• **Excerpt provided**:
This gives the benefits of abstraction and pythonic query composition while keeping risk low.


## Architecture

High level components (repo root):
- api_client.py — fetches motion data from Tweede Kamer OData (unchanged)
- scraper.py — optional HTML scraping fallback (unchanged)
- database.py — current writes, schema initialization (add small embeddings table)
- summarizer.py — generate layman summaries (refactor to use ai_provider)
- app.py — Streamlit UI (switch read paths to query_dal)
- scheduler.py — orchestrates ingestion and triggers summarization (unchanged)

Additions:
- ai_provider.py — single place for LLM/embedding calls and retries
- query_dal.py — ibis-based read helpers (get_filtered_motions, calculate_party_matches)
- minimal embeddings table in DuckDB (motion_id, model, vector JSON, created_at)


## Components and responsibilities

- **ai_provider**: choose provider, handle retries/backoff, return plain Python objects (list[float] embeddings, str completions). Keep error classes small and testable.
- **database (existing)**: add store_embedding and search_similar helpers (naive in-Python cosine scan). Keep insert_motion/update_user_vote unchanged to minimize risk.
- **query_dal**: use ibis for read queries used by Streamlit paths (get_filtered_motions, session lookups). Return parsed JSON fields.
- **summarizer**: call ai_provider.chat_completion to get summary; update motions.layman_explanation; optionally compute embedding via ai_provider.get_embedding and store via database.store_embedding.
- **app.py**: replace direct duckdb selects with query_dal functions.

• **Data shown**:
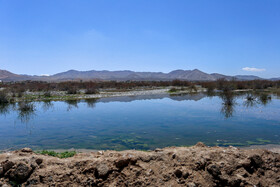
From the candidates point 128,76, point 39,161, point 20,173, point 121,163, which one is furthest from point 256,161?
point 128,76

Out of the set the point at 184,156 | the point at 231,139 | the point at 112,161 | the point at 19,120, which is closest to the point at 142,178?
the point at 112,161

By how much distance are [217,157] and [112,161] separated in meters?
2.23

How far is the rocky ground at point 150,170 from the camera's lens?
383 cm

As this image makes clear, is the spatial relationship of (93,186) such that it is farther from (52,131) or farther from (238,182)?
(52,131)

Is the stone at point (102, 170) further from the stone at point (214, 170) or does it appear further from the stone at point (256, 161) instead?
the stone at point (256, 161)

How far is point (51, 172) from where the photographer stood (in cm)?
400

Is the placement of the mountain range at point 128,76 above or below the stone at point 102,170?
above

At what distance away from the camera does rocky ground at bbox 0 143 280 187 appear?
12.6 feet

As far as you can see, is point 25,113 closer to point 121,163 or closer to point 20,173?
point 20,173

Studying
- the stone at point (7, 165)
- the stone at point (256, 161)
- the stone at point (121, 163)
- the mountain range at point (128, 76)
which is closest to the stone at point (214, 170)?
the stone at point (256, 161)

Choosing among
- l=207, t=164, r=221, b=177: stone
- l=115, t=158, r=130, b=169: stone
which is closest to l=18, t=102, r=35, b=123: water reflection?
l=115, t=158, r=130, b=169: stone

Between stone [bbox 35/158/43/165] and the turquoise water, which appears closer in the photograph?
stone [bbox 35/158/43/165]

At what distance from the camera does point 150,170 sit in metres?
3.99

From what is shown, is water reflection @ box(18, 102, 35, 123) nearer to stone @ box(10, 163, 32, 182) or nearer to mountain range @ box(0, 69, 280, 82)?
stone @ box(10, 163, 32, 182)
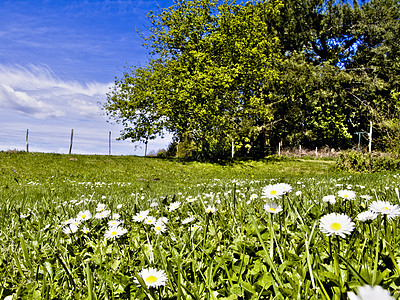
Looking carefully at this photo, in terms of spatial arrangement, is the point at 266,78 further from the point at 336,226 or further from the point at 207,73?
the point at 336,226

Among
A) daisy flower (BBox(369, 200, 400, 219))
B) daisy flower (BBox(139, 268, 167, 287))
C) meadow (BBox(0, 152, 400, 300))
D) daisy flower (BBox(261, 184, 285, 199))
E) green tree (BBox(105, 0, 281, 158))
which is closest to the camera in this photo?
daisy flower (BBox(139, 268, 167, 287))

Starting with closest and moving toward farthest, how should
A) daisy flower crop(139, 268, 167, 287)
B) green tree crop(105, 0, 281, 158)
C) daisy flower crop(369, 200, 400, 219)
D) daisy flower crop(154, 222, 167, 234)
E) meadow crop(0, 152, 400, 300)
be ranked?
daisy flower crop(139, 268, 167, 287) → meadow crop(0, 152, 400, 300) → daisy flower crop(369, 200, 400, 219) → daisy flower crop(154, 222, 167, 234) → green tree crop(105, 0, 281, 158)

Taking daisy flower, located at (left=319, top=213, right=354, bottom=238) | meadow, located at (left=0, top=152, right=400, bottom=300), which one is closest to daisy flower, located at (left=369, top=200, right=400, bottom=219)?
meadow, located at (left=0, top=152, right=400, bottom=300)

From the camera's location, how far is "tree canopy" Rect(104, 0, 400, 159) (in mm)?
22078

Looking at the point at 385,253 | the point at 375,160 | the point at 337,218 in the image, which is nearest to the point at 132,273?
the point at 337,218

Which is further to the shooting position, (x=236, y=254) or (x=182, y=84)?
(x=182, y=84)

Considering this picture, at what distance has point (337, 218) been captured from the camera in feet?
3.64

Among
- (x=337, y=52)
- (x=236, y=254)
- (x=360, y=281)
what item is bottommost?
(x=236, y=254)

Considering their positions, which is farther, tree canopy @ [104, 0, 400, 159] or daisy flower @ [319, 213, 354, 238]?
tree canopy @ [104, 0, 400, 159]

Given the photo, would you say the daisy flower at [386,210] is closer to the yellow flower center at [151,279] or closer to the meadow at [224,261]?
the meadow at [224,261]

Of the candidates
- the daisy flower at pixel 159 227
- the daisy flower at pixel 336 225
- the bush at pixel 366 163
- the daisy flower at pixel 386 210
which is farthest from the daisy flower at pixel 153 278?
the bush at pixel 366 163

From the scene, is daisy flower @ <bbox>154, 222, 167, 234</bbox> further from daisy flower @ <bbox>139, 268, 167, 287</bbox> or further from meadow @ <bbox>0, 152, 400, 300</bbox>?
daisy flower @ <bbox>139, 268, 167, 287</bbox>

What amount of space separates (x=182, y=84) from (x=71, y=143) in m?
15.7

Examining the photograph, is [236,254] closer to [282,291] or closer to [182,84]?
[282,291]
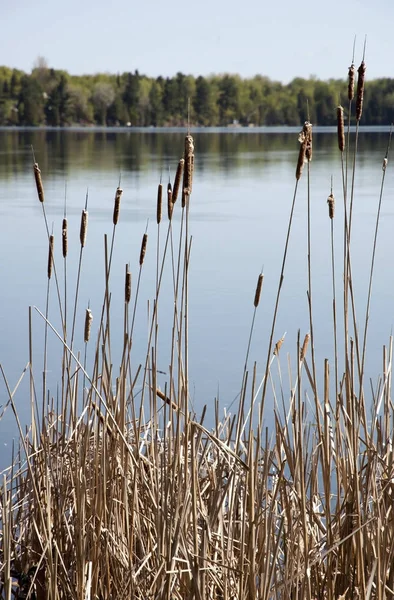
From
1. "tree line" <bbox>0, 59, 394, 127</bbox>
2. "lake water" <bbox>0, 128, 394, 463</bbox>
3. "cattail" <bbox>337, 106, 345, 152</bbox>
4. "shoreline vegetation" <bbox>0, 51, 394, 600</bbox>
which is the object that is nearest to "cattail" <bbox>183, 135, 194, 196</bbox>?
"shoreline vegetation" <bbox>0, 51, 394, 600</bbox>

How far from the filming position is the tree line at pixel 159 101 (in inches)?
2827

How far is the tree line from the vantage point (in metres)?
71.8

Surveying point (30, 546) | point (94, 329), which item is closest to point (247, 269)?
point (94, 329)

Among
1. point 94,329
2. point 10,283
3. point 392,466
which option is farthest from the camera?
point 10,283

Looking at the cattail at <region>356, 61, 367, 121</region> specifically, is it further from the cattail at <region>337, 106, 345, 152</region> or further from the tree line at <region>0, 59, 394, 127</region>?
the tree line at <region>0, 59, 394, 127</region>

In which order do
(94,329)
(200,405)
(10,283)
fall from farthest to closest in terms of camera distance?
(10,283), (94,329), (200,405)

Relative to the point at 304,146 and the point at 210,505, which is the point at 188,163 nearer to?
the point at 304,146

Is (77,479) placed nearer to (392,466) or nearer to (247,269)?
(392,466)

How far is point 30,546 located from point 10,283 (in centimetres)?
631

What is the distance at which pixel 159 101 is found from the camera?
7381 centimetres

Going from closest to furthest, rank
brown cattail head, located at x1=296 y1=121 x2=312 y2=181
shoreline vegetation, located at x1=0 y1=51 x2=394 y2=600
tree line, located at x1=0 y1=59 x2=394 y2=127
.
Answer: brown cattail head, located at x1=296 y1=121 x2=312 y2=181, shoreline vegetation, located at x1=0 y1=51 x2=394 y2=600, tree line, located at x1=0 y1=59 x2=394 y2=127

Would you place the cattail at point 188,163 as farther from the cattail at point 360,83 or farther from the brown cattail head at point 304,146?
the cattail at point 360,83

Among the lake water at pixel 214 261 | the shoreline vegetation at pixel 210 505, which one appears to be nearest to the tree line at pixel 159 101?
the lake water at pixel 214 261

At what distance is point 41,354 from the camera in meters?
6.06
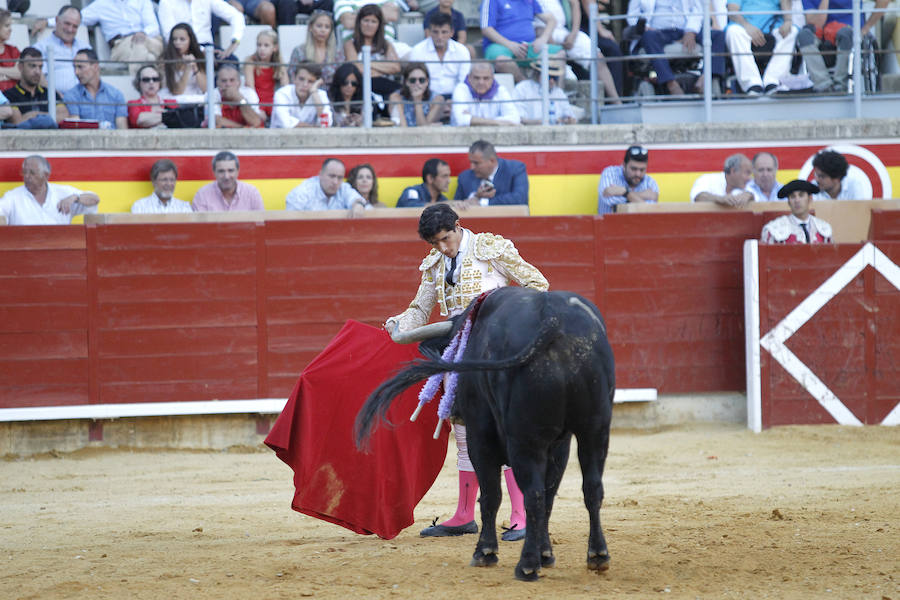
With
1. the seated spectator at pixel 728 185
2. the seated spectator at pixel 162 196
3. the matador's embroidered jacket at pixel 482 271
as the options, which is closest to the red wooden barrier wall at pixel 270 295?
the seated spectator at pixel 728 185

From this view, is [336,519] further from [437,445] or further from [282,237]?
[282,237]

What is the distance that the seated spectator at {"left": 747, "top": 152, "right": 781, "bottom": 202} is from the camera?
827 centimetres

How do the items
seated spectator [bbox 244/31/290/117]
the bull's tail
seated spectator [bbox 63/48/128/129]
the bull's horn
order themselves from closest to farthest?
the bull's tail → the bull's horn → seated spectator [bbox 63/48/128/129] → seated spectator [bbox 244/31/290/117]

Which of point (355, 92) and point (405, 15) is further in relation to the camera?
point (405, 15)

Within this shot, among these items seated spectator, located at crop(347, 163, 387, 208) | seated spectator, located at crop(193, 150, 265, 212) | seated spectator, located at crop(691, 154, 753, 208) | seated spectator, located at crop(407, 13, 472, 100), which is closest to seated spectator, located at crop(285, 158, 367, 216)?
seated spectator, located at crop(347, 163, 387, 208)

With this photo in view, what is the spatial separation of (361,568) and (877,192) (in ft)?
20.5

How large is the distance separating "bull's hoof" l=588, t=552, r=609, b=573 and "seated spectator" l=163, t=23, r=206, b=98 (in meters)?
5.83

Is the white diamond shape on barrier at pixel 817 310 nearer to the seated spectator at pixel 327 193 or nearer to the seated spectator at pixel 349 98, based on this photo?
the seated spectator at pixel 327 193

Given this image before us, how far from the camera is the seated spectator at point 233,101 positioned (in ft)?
28.3

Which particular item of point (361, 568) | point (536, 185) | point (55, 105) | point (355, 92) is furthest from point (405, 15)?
point (361, 568)

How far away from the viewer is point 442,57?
9195mm

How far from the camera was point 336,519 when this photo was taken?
471 cm

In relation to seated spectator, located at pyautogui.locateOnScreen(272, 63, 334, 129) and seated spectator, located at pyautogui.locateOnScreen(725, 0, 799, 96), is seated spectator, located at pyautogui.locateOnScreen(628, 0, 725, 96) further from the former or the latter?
seated spectator, located at pyautogui.locateOnScreen(272, 63, 334, 129)

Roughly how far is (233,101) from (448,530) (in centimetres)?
490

• **Try it**:
In the architecture notes, what columns does the minimal embeddings table in DuckDB hold?

• **Problem solution**:
motion_id, model, vector JSON, and created_at.